**TRECHO DO DOCUMENTO:**
★ ★ ★ ★ ★
O processo como instrumento de pacificação social

14/07/2015 às 12:54
Leia nesta página:

Resumo: Este texto analisa o processo como instrumento de pacificação social, com ênfase nas fases metodológicas e evolutivas do processo, desde a concepção da fase imanentista até alcançar a moderna doutrina formal-valorativa.


                O processo como instrumento de pacificação social


"Muito mais consentâneo ao nosso ambiente cultural revela-se colocar o processo no centro da teoria do processo. Valoriza-se aí, em maior escala, o papel de todos que nele tomam parte, o modelo cooperativo de processo civil e o valor participação inerente à nossa democracia constitucional". "Tudo conflui, pois, à compreensão do processo civil a partir de uma nova fase metodológica - o formalismo-valorativo. Além de equacionar de maneira adequada as relações entre direito e processo, entre processo e Constituição e colocar o processo no centro da teoria do processo, o formalismo-valorativo mostra que o formalismo do processo é formado a partir de valores - justiça, igualdade, participação, efetividade, segurança -, base axiológica a partir da qual ressaem princípios, regras e postulados para sua elaboração dogmática, organização, interpretação e aplicação".
★ ★ ★ ★ ★
**O QUE FAZER:**
A. Indique se cada afirmação está de acordo com o texto sobre pacificação social, respondendo sim ou não e citando literalmente as palavras decisivas: (i) o formalismo-valorativo coloca o processo no centro da teoria do processo; (ii) o formalismo do processo é formado a partir de valores como justiça e igualdade; (iii) o resumo afirma que a análise parte da moderna doutrina formal-valorativa e chega à fase imanentista.
B. Reproduza, do texto sobre pacificação social, a passagem que começa pelas palavras contendo "14/07/2015 às 12:54" e termina em "moderna doutrina formal-valorativa.".
Baseie-se exclusivamente no texto sobre pacificação social.

**MATERIAL FORNECIDO:**
★ ★ ★ ★ ★
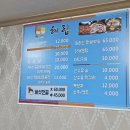 혜림식당 - 미추홀구 | 신의 한 수! 숙소 근처 맛집 '혜림회관' 흑돼지 주물럭 & 산수유 막걸리 솔직후기 (봉성피자 웨이팅 포기)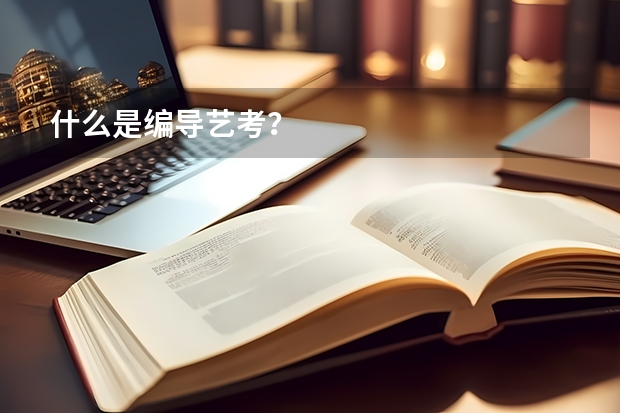什么是编导艺考？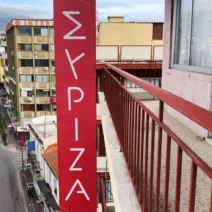 Αχαΐα: Πένθος στον ΣΥΡΙΖΑ για την απώλεια του Κώστα Καπράλου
★ ★ ★ ★ ★
**RESPOSTAS:**
A.
(i) Sim: "o formalismo-valorativo mostra que o formalismo do processo é formado a partir de valores" vem precedido de "Além de equacionar de maneira adequada as relações entre direito e processo, entre processo e Constituição e colocar o processo no centro da teoria do processo".
(ii) Sim: "o formalismo do processo é formado a partir de valores - justiça, igualdade, participação, efetividade, segurança -".
(iii) Não: "desde a concepção da fase imanentista até alcançar a moderna doutrina formal-valorativa".

B.
14/07/2015 às 12:54
Leia nesta página:

Resumo: Este texto analisa o processo como instrumento de pacificação social, com ênfase nas fases metodológicas e evolutivas do processo, desde a concepção da fase imanentista até alcançar a moderna doutrina formal-valorativa.